REPUBLIKA.CO.ID, JAKARTA -- Sejarawan Betawi Ridwan Saidi, mengaku ada banyak pihak yang memprotes pembuatan sejarah G30S PKI hanya dari satu sisi saja. Menurut dia, sedikitnya referensi mengenai kejadian itu, dikarenakan sedikit yang mau membuat sudut pandang baru.
"Mereka kan kaga bikin, cuman ngoceh aja. Bilang bosen, padahal ga pernah jelasin soal PKI," kata Babe sapaan akrabnya kepada Republika, Rabu (30/9).
Dia mengaku, pada zaman pemerintahan Soeharto, pandangan memang dari satu sisi. Karena, nyatanya tidak ada penjelasan atau catatan sejarah dari sudut pandang lain juga.
Dia tak menampik, memang ada kekhawatiran saat itu. Namun, di masa kini, hal itu tidak menjadi alasan untuk memprotes keadaan sejarah yang tercatat sejak dahulu.
"Kalau mau sudut pandang lain ya buat aja, jangan ngaco aja," sindirnya.
Babe menyebut, sejak dahulu film yang menceritakan G30S PKI juga tidak hanya satu.
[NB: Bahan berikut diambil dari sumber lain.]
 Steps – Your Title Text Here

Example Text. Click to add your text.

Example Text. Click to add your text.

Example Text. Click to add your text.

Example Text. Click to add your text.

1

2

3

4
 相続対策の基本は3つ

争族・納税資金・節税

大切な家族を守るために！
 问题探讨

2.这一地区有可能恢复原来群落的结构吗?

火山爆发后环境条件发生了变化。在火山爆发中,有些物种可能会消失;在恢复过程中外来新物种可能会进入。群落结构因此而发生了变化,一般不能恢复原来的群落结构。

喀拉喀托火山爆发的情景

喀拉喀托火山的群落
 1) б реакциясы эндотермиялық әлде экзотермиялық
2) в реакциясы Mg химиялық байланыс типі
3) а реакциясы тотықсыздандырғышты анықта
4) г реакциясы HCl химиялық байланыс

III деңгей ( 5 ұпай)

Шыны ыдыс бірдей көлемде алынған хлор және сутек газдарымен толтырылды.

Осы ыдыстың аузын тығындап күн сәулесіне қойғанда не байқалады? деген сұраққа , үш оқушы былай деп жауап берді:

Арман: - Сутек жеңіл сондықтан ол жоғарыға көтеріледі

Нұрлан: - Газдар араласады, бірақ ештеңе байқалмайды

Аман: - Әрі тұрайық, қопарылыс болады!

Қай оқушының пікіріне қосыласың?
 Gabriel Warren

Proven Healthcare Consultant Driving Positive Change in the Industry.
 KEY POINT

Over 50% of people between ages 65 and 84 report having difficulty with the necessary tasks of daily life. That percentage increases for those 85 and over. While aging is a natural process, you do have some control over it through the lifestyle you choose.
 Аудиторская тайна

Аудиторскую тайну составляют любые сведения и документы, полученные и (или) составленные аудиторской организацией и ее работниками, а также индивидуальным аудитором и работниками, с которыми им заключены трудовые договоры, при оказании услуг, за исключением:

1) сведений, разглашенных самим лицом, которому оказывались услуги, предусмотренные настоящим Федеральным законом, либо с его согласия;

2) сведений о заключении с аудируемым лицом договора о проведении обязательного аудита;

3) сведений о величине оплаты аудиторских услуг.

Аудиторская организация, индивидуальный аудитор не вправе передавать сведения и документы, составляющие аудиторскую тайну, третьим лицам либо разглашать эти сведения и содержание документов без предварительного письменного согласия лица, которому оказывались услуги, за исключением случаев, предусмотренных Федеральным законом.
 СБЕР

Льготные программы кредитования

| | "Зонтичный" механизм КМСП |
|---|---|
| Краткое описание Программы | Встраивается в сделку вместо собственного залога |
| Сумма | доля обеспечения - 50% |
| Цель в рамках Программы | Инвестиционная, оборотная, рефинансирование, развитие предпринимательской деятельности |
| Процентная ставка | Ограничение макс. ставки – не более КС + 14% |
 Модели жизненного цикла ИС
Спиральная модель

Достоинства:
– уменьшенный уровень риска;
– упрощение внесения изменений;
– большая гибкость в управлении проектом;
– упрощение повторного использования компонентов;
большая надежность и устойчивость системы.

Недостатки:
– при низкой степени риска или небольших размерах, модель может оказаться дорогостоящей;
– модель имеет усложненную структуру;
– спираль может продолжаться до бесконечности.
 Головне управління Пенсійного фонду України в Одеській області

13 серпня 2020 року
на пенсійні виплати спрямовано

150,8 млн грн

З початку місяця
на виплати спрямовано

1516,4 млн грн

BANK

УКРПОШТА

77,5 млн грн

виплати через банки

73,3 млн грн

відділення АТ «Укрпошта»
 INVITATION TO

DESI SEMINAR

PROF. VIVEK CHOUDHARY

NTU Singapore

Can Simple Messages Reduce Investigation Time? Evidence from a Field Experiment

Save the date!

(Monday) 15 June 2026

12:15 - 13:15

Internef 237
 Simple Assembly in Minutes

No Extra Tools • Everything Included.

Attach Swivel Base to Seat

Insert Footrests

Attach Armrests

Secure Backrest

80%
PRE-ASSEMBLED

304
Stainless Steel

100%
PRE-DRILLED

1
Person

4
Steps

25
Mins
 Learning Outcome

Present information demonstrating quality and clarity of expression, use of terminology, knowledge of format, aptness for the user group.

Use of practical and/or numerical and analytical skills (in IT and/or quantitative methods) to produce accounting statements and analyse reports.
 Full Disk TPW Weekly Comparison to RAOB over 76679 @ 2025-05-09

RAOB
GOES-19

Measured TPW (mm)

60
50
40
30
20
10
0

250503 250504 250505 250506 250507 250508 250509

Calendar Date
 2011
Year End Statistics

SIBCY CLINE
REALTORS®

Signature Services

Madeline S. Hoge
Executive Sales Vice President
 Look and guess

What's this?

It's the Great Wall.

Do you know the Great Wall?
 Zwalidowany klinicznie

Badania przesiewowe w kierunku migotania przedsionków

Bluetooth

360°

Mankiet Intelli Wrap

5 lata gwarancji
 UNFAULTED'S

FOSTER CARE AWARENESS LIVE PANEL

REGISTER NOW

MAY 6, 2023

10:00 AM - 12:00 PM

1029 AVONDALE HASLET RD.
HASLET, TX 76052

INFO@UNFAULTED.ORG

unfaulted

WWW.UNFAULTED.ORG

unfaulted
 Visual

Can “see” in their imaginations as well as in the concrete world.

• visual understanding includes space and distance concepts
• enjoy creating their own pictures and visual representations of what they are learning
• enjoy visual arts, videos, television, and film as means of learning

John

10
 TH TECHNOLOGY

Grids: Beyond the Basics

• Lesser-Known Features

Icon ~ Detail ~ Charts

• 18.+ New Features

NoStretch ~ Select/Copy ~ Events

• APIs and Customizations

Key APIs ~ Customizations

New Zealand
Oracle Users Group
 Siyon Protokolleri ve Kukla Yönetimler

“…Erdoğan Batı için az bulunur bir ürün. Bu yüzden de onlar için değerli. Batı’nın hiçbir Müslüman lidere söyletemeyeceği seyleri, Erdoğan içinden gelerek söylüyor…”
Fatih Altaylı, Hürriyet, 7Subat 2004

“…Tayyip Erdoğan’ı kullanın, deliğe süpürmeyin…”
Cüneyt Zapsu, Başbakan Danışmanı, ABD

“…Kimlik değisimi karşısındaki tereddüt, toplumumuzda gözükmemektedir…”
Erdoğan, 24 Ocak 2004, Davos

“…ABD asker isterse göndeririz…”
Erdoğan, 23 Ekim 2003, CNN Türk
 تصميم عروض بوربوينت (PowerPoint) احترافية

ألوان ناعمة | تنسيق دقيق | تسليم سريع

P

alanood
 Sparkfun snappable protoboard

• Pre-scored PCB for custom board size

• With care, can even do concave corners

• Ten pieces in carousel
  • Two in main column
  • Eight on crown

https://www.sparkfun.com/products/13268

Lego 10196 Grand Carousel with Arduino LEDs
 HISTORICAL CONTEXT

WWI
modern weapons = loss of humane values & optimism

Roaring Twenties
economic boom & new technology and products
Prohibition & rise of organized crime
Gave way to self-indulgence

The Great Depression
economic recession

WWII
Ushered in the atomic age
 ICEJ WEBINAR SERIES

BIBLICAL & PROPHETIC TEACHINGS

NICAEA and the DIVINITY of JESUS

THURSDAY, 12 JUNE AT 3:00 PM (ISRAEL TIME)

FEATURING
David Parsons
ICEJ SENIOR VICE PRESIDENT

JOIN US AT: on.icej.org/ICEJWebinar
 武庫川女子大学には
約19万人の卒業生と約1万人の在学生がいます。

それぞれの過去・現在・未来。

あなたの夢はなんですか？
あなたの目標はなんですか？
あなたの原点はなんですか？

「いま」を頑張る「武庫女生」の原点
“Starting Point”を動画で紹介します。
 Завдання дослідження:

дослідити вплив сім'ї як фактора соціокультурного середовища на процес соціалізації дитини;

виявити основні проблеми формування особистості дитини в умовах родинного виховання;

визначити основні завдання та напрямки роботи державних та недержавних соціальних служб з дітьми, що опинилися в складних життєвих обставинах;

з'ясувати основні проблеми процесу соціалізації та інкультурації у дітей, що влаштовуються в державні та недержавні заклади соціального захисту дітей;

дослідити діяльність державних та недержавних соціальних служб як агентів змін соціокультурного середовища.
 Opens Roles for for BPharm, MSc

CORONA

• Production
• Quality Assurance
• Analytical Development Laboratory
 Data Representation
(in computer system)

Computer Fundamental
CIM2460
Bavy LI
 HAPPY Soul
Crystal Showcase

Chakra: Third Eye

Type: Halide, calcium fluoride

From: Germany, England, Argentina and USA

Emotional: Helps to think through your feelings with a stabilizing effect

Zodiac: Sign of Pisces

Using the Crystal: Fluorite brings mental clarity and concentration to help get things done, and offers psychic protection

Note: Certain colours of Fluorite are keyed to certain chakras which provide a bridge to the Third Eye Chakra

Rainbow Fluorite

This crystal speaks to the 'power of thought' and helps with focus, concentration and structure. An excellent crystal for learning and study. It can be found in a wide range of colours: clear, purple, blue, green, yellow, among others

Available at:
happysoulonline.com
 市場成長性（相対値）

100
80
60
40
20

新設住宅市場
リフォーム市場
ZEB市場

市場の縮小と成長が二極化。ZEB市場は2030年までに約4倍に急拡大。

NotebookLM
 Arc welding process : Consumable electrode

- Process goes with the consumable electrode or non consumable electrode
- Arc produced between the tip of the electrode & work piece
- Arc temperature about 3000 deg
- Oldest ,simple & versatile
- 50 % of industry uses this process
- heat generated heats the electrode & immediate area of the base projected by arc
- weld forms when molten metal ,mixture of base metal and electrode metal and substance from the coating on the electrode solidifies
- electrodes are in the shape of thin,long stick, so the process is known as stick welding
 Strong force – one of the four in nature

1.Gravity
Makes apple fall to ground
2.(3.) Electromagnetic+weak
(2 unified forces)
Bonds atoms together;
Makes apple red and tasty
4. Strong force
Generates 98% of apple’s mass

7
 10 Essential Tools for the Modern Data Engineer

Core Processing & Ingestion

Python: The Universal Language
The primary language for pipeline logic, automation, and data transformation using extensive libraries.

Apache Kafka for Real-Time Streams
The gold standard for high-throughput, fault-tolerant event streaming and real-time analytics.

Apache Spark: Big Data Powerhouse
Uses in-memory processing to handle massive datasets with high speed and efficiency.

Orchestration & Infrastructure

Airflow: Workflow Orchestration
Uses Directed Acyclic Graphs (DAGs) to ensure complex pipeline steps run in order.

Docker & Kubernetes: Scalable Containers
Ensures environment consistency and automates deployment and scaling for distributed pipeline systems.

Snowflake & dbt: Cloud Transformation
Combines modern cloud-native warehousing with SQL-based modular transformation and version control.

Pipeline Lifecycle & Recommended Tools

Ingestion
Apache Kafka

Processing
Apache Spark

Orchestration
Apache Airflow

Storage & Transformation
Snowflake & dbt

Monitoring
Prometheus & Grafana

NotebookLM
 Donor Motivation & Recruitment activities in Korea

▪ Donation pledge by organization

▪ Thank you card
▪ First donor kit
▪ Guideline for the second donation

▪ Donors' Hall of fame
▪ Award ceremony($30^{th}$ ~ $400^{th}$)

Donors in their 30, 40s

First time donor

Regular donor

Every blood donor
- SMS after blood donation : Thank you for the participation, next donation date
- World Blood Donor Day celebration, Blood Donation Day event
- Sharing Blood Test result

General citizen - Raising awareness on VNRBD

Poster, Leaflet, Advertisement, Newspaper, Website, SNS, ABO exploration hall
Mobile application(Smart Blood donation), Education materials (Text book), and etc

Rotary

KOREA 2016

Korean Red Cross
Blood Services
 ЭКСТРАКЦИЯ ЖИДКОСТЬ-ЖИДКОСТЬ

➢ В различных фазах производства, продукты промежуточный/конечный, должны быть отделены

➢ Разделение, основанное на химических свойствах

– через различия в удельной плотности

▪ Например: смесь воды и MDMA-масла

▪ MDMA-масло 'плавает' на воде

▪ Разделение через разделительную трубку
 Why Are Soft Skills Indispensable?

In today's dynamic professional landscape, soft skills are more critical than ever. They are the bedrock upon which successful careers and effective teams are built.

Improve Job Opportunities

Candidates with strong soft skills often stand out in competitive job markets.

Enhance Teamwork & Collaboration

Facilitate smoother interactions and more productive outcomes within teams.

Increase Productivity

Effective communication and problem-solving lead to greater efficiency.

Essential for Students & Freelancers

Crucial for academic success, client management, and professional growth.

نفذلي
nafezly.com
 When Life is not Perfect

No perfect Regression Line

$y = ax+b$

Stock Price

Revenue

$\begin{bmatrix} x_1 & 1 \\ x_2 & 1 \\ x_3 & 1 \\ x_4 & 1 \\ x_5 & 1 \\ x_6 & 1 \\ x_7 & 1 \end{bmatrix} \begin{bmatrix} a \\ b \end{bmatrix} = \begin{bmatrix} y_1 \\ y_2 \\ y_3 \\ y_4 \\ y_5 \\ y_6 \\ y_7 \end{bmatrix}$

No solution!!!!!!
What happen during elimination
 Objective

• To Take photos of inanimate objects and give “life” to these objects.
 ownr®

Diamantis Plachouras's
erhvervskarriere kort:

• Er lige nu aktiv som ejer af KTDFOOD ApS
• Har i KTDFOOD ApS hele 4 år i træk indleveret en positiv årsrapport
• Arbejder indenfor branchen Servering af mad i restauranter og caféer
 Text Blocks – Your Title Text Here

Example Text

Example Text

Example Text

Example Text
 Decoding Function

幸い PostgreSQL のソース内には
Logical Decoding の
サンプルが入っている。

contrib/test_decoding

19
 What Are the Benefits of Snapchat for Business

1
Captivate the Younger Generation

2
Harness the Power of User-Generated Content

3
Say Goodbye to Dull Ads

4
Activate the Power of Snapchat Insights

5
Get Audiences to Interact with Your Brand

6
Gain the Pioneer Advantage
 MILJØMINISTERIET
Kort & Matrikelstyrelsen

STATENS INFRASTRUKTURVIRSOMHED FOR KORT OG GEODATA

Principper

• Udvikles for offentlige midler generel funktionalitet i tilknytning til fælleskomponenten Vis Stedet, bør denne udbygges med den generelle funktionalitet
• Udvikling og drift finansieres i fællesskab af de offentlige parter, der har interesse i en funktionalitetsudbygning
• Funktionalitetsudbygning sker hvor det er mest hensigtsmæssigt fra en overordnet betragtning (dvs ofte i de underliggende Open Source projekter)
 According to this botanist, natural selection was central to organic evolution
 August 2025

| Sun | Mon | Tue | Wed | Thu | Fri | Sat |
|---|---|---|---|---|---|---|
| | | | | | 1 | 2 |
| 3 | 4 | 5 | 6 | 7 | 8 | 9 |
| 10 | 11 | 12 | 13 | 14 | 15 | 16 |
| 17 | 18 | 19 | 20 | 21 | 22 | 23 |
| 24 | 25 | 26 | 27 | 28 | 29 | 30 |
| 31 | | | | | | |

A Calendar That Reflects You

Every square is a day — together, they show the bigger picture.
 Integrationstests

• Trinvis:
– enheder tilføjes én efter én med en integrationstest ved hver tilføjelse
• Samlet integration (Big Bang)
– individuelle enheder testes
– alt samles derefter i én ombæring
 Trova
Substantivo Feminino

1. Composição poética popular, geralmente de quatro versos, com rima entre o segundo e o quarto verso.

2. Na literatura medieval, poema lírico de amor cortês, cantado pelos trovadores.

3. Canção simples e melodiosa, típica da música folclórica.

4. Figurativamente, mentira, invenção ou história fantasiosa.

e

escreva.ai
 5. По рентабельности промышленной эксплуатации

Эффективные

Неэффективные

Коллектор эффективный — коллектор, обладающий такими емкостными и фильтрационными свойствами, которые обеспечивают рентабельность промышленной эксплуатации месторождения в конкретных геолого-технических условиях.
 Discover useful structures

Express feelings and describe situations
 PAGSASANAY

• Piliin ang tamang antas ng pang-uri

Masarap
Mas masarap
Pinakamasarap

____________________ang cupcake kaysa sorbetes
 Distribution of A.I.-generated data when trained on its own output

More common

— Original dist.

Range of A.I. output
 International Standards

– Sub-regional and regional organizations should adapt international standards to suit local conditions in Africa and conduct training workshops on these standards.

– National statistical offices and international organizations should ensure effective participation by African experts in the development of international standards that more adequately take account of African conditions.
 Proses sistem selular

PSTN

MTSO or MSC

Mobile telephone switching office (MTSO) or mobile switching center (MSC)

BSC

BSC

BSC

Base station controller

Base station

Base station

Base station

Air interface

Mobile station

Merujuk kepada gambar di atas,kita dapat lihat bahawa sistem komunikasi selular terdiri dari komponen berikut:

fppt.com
Ada banyak. Bahkan, diantaranya dibuat oleh sineas dan dokumenter asing.
Beberapa garapan asing di antaranya adalah dokumenter The Year of Living Dangerously yang tayang perdana 1982 silam.
Selain itu ada juga film Shadow Play yang menceritakan sudut pandang korban pembantaian. Film garapan Chris Hilton yang melibatkan aktor Hollywood Linda Hunt dan Pramoedya Ananta Toer itu, juga menjadi referensi dokumenter yang berisi wawancara dengan saksi sejarah dan yang terlibat langsung.
Di Indonesia sendiri, menurut Babe memang sudah ada banyak film yang bermunculan dari sudut pandang lain, seperti Senyap, The Act of Killing dan lainnya. Film itu, meski berbentuk gambaran, juga merupakan karya yang bagus dan menceritakan sejarah yang ada.
Babe mengaku, tak menonton atau membaca semua literatur mengenai peristiwa G30S/PKI. Namun demikian, bukti sejarah yang ada harus disikapi oleh pemuda masa kini dengan arif.
"Dari film-film itu bisa juga untuk pendidikan. Dan dari situ, kita harus tetap memperingati bahaya komunis. Itu saja. Kita harus waspada terus," ungkap dia.